The 10, 714 athletes that competed in The Paris 2024 Olympic Games are now back home either celebrating or recovering. Many most likely are already training for their next competitions and setting new goals for Los Angeles 2028. But what about the ad games that played out over the past months leading up to and running through July? Brands from around the world brought their A-Game to the broadcasts and streams of The Paris 2024 Games. Inspirational stories and visuals of Olympic athletes were crafted to promote everything from cars, credit cards , timepieces, fashion, and energy drinks.

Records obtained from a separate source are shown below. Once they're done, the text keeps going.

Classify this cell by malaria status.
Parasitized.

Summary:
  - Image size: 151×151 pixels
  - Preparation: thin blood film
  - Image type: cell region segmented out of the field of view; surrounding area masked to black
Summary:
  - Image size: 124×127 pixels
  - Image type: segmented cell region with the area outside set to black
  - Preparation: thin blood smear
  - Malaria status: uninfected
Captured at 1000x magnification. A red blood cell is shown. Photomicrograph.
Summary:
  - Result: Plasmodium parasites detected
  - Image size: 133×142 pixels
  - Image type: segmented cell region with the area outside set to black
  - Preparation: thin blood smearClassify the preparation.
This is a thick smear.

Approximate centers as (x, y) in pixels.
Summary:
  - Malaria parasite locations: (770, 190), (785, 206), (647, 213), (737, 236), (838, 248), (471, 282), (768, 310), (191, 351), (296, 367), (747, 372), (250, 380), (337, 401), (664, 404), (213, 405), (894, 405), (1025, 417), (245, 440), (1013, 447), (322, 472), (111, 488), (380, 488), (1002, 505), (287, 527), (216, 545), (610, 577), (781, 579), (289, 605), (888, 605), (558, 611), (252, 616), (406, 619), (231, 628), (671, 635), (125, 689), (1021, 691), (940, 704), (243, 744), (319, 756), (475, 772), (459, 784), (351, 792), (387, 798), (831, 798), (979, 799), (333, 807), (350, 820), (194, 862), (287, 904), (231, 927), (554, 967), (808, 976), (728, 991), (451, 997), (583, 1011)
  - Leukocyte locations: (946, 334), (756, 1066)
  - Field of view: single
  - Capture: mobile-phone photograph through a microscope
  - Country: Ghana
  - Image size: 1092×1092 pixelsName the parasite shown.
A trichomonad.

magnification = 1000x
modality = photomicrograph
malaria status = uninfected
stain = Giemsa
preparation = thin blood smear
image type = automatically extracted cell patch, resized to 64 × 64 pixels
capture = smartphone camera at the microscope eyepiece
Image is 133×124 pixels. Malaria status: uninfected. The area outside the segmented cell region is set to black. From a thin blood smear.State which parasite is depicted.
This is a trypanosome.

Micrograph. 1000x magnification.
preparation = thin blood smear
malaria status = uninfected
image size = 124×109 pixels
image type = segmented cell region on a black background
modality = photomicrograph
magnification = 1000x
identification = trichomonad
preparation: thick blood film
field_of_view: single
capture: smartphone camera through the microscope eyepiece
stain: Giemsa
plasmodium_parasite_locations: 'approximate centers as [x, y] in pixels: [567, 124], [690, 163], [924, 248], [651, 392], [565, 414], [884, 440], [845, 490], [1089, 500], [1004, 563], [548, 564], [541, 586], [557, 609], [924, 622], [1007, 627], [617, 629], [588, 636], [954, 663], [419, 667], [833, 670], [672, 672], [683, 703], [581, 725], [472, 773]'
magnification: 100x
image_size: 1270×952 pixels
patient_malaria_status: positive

Here’s my podium for the bravest ads of this Olympic summer:
FIGS outfitted Team USA’s entire medical corps, 250 people strong, who provided medical care to the athletes at this year’s Games. FIGS believes that this work is “the ultimate team sport.” Masterfully celebrating the gross moments of these caretakers’ jobs (and the moments most likely to make people squeamish), this spot was set to a new version of the “Head, Shoulders, Knees and Toes” song with lyrics tailored to these duties. The creative play on the song created a wonderful juxtaposition with the visuals of the athletes’ injuries and the preventative care they received. With that combination, the brand successfully celebrates the grit of the medical pros outfitted by FIGS who will keep Team USA in the competition. The spot is hard to ignore and dramatizes the commitment of the entire Team USA (support staff included) in a different way than many other advertisers at The Games.
Nine parents of Team Canada athletes were featured in this ad. But the real magic is that the brand treated these parents as if they were sponsored athletes with their Paris 2024 journeys supporting their kids on Molson’s Instagram channel. Plus they were decked out in their own team swag, and of course, their commitment as athletes’ parents was toasted with plenty of ice-cold beer.
I feel this is braver brand work because Molson didn’t play by the expected, dramatic narratives common in many Olympic ads, especially when focused on the relationships between parents and their athlete children. The spot put these athletes’ support systems on a pedestal, but in a distinctly humorous fashion that cut through the packed commercial breaks. Nice job, Molson and Rethink!
Nike was born of—and at its best has marinated for decades in—an authentic sports mindset. In this campaign they applied the insight—the human truth—that the character of the fiercest athletic competitors could be construed as selfish, obsessive, deceptive, maniacal and a whole lot more seemingly deplorable attributes. But what’s most interesting to me is that the narrative laying out these negatives, with Willem Dafoe doing voiceover, could easily apply to the divisive nature of today’s cultural and political environment right here in the U.S.
Nike and Wieden+Kennedy were brave to craft the message in this manner. In today’s cultural climate, it was inevitable that many would perceive the company as stirring up a hornet’s nest of division and glorifying questionable human ethics. The public is usually quick to condemn this kind of thing, especially when it involves their sports icons.
But I believe they are simply illustrating what it takes to be a champion at the highest levels of sport where, in fact, “winning isn’t for everyone.” A small percentage of those nearly 11,000 athletes returned home from Paris (or Fiji for the surfers) with medals for their commitment to their sports. These are the ranks of sport where few thrive without the required killer instinct to win among the elite.
And so, in a very real way, Nike is making a statement about our broader cultural climate. It was both nuanced and powerful to apply these traits—so often used to characterize today’s polarizing political and pop culture figures—to the game play of the precious few athletes at the highest levels of sport.
Humor was leveraged expertly by these brands to create distinctive spots and set them apart from the common narratives about athletic commitment and drive used in marketing during The Games. Humor was most overt in the Molson ad, but the music in the FIGS’ ad counterbalanced the sometimes gory medical situations that were depicted visually. And the exaggeration in Nike’s spot drove home the satirical point about the worst figures in our broader cultural lives.
Several Olympic spots used big celebrities and fancy special effects to create cinematic pieces that wowed audiences. But the spots that resonated most with me used authenticity to drive their messaging. The real situations that athletes and their medical teams deal with to compete at the Olympic level were at the center of the FIGS’ spot. The real parents of real Team Canada athletes were central to Molson’s effort despite the comic approach. And the frankness—while exaggerated to make a more profound cultural statement—of the mental attitudes of that impressive roster of Nike athletes shown in their spot made it powerful beyond an edit of unbelievable athletic prowess.
Thank you FIGS, Molson and Nike for this latest master class in braver branding.